Je hoche la tête et lui murmure à mon tour :
- Moi aussi je prie pour lui.
Au fond de moi, je sais que ce mensonge pourrait détruire Lucas. Tout. Sa vie, ses espoirs, son cœur. Mais je ne peux rien y faire. Tout ce que je peux faire, c'est le soutenir, avec Victoria.
Je la serre contre moi et regarde la ville s'étendre devant nous, illuminée de milliers de lumières scintillantes. Si seulement la vie était simple... si seulement trouver le véritable amour pouvait se faire sans mensonge ni risque. Mais non. La vie est toujours plus compliquée qu'on ne le voudrait.
- Victoria... souffle-je. Nous devons lui faire confiance. Il sait ce qu'il fait, même si cela nous semble fou.
Elle relève la tête et me regarde dans les yeux, un mélange de crainte et de tendresse sur son visage.
- J'espère... murmure-t-elle. Que ce qu'il fait sera pour son bien.
Je la prends dans mes bras et la serre plus fort.
- Tout ira bien. Nous serons là pour lui, quoi qu'il arrive.
Je sais que ce mensonge pourrait le briser, et pourtant... il est déterminé. Il a toujours été déterminé. Et Victoria et moi... nous serons toujours là pour lui. Nous l'avons élevé avec amour et sagesse. Nous ne pouvons que croire en sa force et son cœur.

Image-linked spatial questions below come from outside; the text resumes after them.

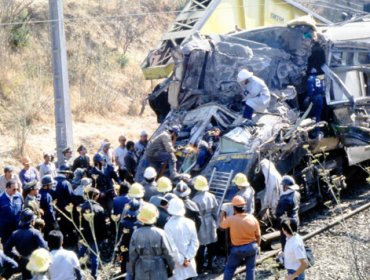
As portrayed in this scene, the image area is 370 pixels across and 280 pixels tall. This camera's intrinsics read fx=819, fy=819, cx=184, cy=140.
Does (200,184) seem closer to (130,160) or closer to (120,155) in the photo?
(130,160)

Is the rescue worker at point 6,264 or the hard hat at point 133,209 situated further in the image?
the hard hat at point 133,209

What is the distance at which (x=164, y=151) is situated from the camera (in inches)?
543

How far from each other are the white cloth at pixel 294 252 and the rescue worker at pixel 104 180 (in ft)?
15.1

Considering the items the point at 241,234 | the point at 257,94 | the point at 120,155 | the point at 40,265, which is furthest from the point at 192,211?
the point at 120,155

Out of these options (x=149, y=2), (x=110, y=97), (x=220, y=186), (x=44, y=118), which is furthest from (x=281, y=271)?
(x=149, y=2)

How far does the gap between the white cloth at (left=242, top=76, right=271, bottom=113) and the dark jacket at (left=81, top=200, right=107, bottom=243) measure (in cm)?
363

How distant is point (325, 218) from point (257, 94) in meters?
2.58

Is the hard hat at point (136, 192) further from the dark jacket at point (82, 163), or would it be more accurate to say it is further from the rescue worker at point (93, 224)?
the dark jacket at point (82, 163)

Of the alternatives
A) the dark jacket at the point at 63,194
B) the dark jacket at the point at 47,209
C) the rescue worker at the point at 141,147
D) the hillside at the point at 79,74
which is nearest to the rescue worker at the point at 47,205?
the dark jacket at the point at 47,209

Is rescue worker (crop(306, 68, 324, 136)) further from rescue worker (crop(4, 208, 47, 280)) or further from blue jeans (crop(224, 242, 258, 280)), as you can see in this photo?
rescue worker (crop(4, 208, 47, 280))

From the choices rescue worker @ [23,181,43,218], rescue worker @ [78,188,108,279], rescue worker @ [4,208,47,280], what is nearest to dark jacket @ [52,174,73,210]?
rescue worker @ [23,181,43,218]

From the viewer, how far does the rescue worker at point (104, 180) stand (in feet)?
44.9

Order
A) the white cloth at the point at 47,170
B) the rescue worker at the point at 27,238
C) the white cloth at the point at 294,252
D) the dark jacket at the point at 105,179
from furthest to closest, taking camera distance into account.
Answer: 1. the white cloth at the point at 47,170
2. the dark jacket at the point at 105,179
3. the rescue worker at the point at 27,238
4. the white cloth at the point at 294,252

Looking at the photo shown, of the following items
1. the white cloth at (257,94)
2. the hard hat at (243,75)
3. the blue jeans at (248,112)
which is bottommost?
the blue jeans at (248,112)
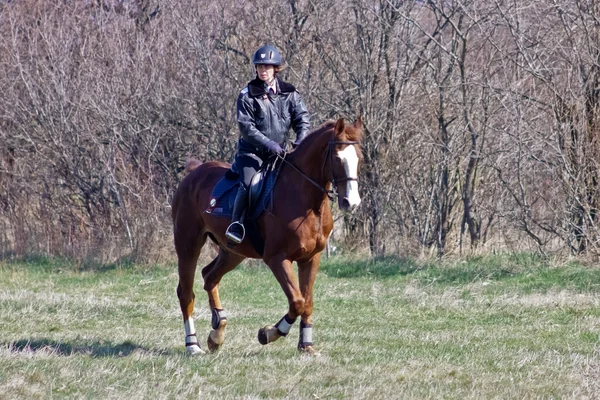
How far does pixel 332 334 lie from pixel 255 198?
2260 millimetres

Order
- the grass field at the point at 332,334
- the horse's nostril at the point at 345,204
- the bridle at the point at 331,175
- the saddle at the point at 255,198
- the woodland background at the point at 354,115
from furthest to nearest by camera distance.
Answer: the woodland background at the point at 354,115, the saddle at the point at 255,198, the bridle at the point at 331,175, the horse's nostril at the point at 345,204, the grass field at the point at 332,334

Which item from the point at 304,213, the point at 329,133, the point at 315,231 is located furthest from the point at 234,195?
the point at 329,133

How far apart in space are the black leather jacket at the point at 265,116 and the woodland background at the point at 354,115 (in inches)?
292

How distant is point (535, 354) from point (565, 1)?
8575 millimetres

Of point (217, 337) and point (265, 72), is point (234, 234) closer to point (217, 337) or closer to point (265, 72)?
point (217, 337)

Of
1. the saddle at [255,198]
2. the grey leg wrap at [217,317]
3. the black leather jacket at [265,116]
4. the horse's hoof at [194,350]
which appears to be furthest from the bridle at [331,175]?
the horse's hoof at [194,350]

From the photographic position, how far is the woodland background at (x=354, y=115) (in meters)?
16.2

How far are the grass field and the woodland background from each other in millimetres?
1831

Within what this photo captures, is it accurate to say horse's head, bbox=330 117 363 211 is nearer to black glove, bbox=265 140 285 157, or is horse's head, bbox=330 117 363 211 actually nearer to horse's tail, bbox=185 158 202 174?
black glove, bbox=265 140 285 157

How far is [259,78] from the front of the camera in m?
9.04

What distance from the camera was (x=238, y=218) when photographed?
9.05m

Je l'embrasse doucement sur le front et murmure :
- La vie n'est jamais facile, mais nous sommes ensemble. Et ça, personne ne pourra jamais nous l'enlever.
Victoria repose sa tête sur mon épaule, et nous restons là, en silence, regardant les lumières de la ville. Nous prions tous deux pour que Lucas trouve la femme qui mérite son cœur, celle qui saura l'aimer pour ce qu'il est réellement... peu importe les obstacles.